The forgery is laughable. This is how antisemites think Jews talk amongst themselves, but no one talks this way.
The memo starts off saying it is a record from the Central Conference of American Rabbis, but ends up claiming it is from the Central Committee of the Anti-Defamation League. The letter itself does not adhere to any normal business letter format - no date, no author, no signature, The Central Conference of American Rabbis meeting in 1937 was (rather famously) in Columbus, Ohio, not New York, and it was their 48th annual meeting, not the 47th. The 47th was in 1936 and held in Cape May, NJ. (And they always called them "meetings," not "conferences.")
So why is this ridiculous forgery in the National Archives? Because it is part of a multi-volume FBI file on the ADL.

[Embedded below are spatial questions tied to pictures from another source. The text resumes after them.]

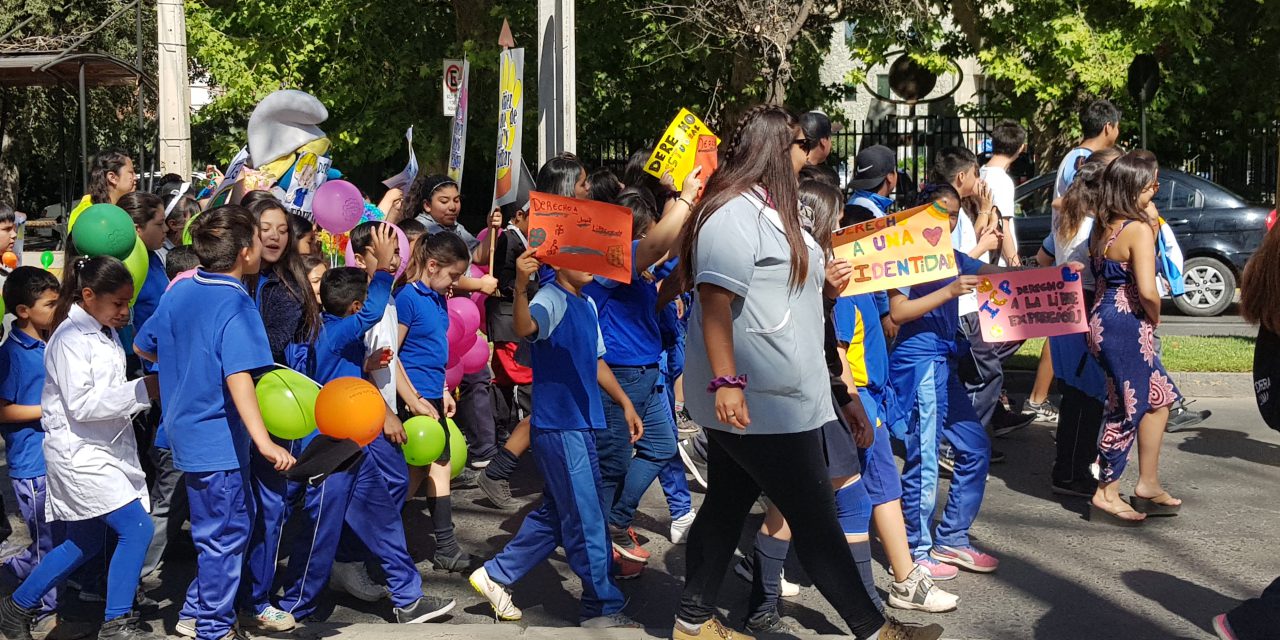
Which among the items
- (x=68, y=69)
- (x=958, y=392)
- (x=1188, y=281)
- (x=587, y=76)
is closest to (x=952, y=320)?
(x=958, y=392)

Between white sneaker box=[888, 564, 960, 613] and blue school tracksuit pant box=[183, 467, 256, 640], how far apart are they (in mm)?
2471

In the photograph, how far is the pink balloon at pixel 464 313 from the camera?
263 inches

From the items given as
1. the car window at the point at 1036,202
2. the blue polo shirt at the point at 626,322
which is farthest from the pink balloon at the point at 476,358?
the car window at the point at 1036,202

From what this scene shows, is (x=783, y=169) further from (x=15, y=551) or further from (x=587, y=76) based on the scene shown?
(x=587, y=76)

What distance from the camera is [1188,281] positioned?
47.0 ft

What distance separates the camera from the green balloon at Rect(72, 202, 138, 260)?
17.4ft

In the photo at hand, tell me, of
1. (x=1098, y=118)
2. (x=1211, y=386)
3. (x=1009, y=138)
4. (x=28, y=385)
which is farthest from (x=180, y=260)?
(x=1211, y=386)

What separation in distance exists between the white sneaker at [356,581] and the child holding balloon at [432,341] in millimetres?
473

Any crackpot can send whatever they want to the FBI, and the FBI policy is to save and index everything it receives. If an FBI agent sees a newspaper story or flyer or really anything he or she wants others to see, it gets indexed and filed. It even has a file on the Protocols of the Elders of Zion - but it doesn't mean that it validates the contents. It includes letters from concerned citizens asking if the FBI was aware of this secret plot by Jews to take over the world. Here is one of them, plus the FBI response with an internal addendum on the bottom.
The ADL itself forwarded some other antisemitic materials to the FBI if they felt it important. Sometimes entire books were sent and every page copied into the FBI archives. At times the FBI would obtain material and forward it onto specific field offices, or examine the material for clues as to who sent it.
So when someone requests materials under the Freedom of Information Act, the government sends literally everything that isn't classified - including the crackpot material.